La nuova cultura interclassista – o liquida sempre usando l’intuizione geniale di Bauman – si è quindi ormai imperniata sul modello consumista, tanto da aver naturalmente abiurato tutte le forme sociali del passato. In altre parole ha scelto il benessere, la qualità di vita migliore, l’automobile, il telefonino, il week-end al mare, i viaggi, la sicurezza del proprio patrimonio e della propria casa, insomma, il proprio modello di vita che potremmo definire liberal-consumistico. Che differenza c’è tra chi ha i mezzi per poter avere una vita agiata e chi invece non li ha? Una volta questo era un elemento del conflitto di classe, oggi invece il conflitto è sparito ed è stato soppiantato dal sogno di ottenere quei mezzi, a tutti i costi. Non più dal lavoro (non c’è) né dal sacrificio né tantomeno dal merito. Il merito viene allineato da una scuola nozionistica, in continua riforma (verso il basso) e con docenti svogliati, impreparati e impauriti, il sacrificio (o, come si diceva in passato, la gavetta) viene confuso con lo sfruttamento (e spesso mischiato) e il conflitto non può esistere se non esistono due (o più) classi con visioni diverse del mondo e della storia. Ecco che, magicamente, si spiega il perché l’unico Dio per tanti è il sogno di vincere al gratta e vinci o al superenalotto o perché tanti figli uccidono i propri genitori per ottenerne l’eredità o, peggio, qualche spicciolo oppure perché molti preferiscono lo spaccio, attività più redditizia del lavoro. Non è certo questa l’unica spiegazione, ma va vista come una chiave di lettura.

Ecco perché, infine, per molti (è inutile nascondersi dietro un dito) il reddito di cittadinanza, o d’inclusione o comunque lo si voglia chiamare, è il leit-motiv che spinge a votare, per raggiungere il tanto sognato benessere.

Cosa c’entra tutto questo con Salvini?

C’è da chiedersi come abbia fatto un personaggio a portare un partito prettamente territorialista, fermo al 4%, ad un partito ormai di fatto nazionalista che vanta il 18% di consensi, con un buon bacino elettorale persino al Sud. La risposta appare semplice quanto scontata. Ha saputo anzitutto dialogare con la gente, sia al Nord che al Sud e ha capito che le distinzioni di classe o le distinzioni territoriali sono ormai dei meri sfottò privi di qualsiasi substrato culturale, quindi è riuscito – in pochi anni – ad entrare nella pancia delle persone parlando un linguaggio comune e intercettando i desideri e le paure della gente.

Ammettiamolo pure candidamente. E’ stato l’unico, oggi, a capire che le distinzioni tra fascismo e comunismo sono ormai evidenti solo sul piano letterale e in nostalgici e sbiaditi ricordi della storia e che anch’esse si sono liquefatte e mischiate nella realtà di tutti i giorni.

Tutti sappiamo che, statisticamente, i reati commessi da italiani sono di gran lunga superiori ai reati commessi da stranieri, eppur nessuno può obiettare che la lotta all’immigrazione sia uno dei capisaldi della Lega e sia generalmente sentita come una necessità da parte di larghe fette della popolazione.
• • •
■ Elenco dei compiti ■
a) Nel brano, da quale percentuale di consensi a quale è passato il partito guidato da Salvini?
b) Indica se ciascuna affermazione concorda con il brano, riportando le parole del testo che lo dimostrano: (i) il brano collega l'idea di cultura "liquida" a Bauman; (ii) secondo il brano, i reati commessi da stranieri superano quelli commessi da italiani; (iii) il brano presenta la propria spiegazione come l'unica possibile.
Le voci non servono per questo esercizio.
• • •
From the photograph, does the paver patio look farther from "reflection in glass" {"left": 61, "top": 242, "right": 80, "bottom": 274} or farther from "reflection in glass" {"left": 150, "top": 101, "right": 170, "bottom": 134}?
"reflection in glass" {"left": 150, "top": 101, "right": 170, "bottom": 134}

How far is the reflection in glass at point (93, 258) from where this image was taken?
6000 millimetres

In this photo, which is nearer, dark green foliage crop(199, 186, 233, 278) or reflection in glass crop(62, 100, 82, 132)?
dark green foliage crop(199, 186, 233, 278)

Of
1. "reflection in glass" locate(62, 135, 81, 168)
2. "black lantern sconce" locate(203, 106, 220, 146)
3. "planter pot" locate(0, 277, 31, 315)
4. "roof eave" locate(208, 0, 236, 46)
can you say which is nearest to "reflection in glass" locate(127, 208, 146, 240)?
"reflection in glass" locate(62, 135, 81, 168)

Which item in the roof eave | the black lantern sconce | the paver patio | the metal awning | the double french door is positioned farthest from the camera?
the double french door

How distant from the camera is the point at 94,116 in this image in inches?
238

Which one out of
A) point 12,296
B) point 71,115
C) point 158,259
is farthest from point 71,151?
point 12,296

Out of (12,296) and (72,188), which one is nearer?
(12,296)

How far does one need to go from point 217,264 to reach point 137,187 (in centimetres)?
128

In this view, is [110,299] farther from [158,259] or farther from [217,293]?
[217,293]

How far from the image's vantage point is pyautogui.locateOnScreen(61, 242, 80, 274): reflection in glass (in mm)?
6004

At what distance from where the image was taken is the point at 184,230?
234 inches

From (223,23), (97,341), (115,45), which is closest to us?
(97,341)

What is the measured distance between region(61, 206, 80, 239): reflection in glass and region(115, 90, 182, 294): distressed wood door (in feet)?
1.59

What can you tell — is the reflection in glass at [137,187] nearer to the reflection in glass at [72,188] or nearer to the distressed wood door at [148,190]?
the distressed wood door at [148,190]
• • •
■ Soluzioni ■
a) Dal 4% al 18%.

b)
(i) Sì: «o liquida sempre usando l’intuizione geniale di Bauman».
(ii) No: «i reati commessi da italiani sono di gran lunga superiori ai reati commessi da stranieri».
(iii) No: «Non è certo questa l’unica spiegazione, ma va vista come una chiave di lettura».